The Pakistan 50 was posted in the eight over. Skipper Mohammad Azharuddin introduced leg-spinner Anil Kumble early to stem the flow of runs, but it had little impact on the Pakistan openers who raised 84 in 10 overs before Anwar fell.


Sohail kept the scoreboard in fast-forward mode and soon reaching his half-century. He celebrated the moment tonking Venkatesh Prasad to the point boundary. What followed got every cricket fan’s adrenaline pumping as Sohail memorably walked up to the bowler and pointed his bat towards the point region as if to say ‘Go Fetch it’.


Prasad was no way going to take the taunt lying down in front of his home crowd.
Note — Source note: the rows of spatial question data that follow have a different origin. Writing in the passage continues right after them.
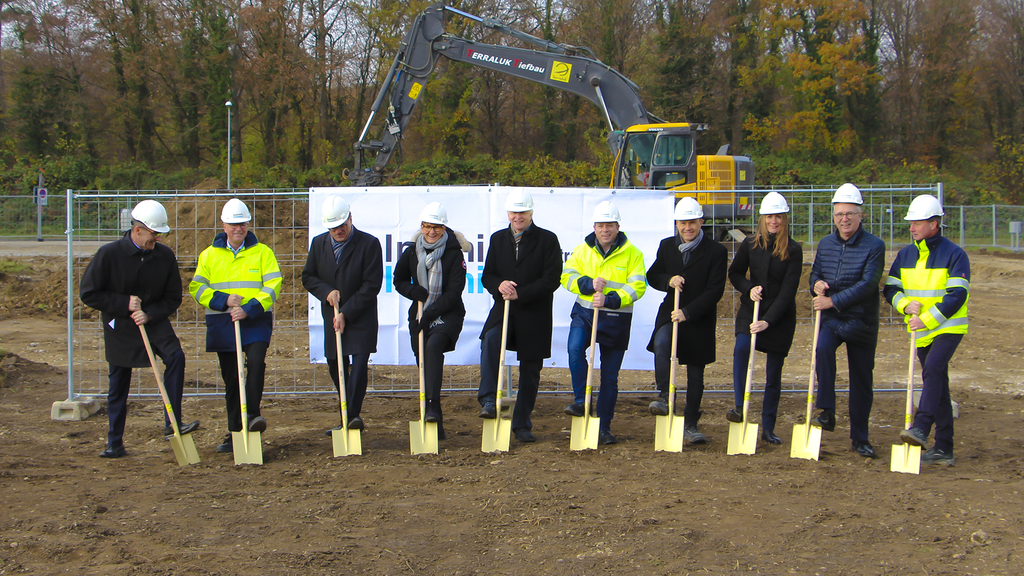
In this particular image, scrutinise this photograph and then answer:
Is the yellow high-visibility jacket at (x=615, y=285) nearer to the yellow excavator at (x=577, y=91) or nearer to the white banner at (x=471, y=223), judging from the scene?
the white banner at (x=471, y=223)

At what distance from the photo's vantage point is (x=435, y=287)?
6328 mm

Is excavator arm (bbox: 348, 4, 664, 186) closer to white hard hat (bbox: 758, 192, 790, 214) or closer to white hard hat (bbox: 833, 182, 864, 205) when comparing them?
white hard hat (bbox: 758, 192, 790, 214)

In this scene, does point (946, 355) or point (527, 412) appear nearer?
point (946, 355)

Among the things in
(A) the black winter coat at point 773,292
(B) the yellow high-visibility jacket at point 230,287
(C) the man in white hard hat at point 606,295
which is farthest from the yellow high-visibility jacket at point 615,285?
(B) the yellow high-visibility jacket at point 230,287

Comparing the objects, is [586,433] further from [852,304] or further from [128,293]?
[128,293]

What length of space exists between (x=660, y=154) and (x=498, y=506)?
529 inches

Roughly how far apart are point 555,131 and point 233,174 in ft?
48.0

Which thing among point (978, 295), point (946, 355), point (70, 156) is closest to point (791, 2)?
point (978, 295)

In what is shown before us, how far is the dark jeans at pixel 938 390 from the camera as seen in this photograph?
222 inches

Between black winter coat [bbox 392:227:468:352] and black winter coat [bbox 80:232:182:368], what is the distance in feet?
5.63

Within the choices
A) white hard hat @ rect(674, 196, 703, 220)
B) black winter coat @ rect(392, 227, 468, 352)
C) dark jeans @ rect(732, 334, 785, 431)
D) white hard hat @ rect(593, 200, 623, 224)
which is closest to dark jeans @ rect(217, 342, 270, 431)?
black winter coat @ rect(392, 227, 468, 352)

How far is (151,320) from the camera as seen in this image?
597cm

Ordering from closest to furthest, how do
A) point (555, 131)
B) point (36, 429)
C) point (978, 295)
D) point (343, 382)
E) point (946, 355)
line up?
point (946, 355) → point (343, 382) → point (36, 429) → point (978, 295) → point (555, 131)

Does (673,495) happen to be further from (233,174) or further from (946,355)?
(233,174)
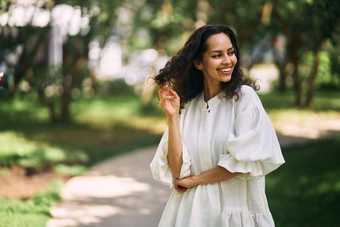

He exacted revenge off the next ball, cleaning up Sohail when he attempted a similar shot and played all over it. The bowler gave him a mouthful while sending off Sohail. “When Sohail hit the four and gestured, I just thought I want to get his wicket on the next ball. I was determined to do that and, luckily, that’s what happened,” was how Prasad remembers that moment.


Pakistan had the momentum with them to nicely pace their innings and chase down 288 without any real alarms given the springboard their openers provided. Prasad was a changed bowler after scalping Sohail. A healthy-looking 113 for one didn’t take long to turn into despair as Prasad dislodged Ijaz Ahmed.


Pakistan lost some of their momentum. It got worse when big man Inzamam-ul-Haq became Prasad’s third victim as Pakistan stuttered to 132 for four.


Prasad’s three wickets may not seem like a massive achievement, but in the context of the game it was a critical effort. His wickets came at a time when Pakistan was threatening to run away with the game.


It’s very easy for fans and followers of the game to remember Prasad’s run-in with Sohail given the fierce Indian-Pakistan rivalry. But you delve more, and know how valuable his three for 45 was in sealing India’s semi-final berth.


Pakistan closed out the game at 248 for nine in 49 overs, handing India a 39-run victory.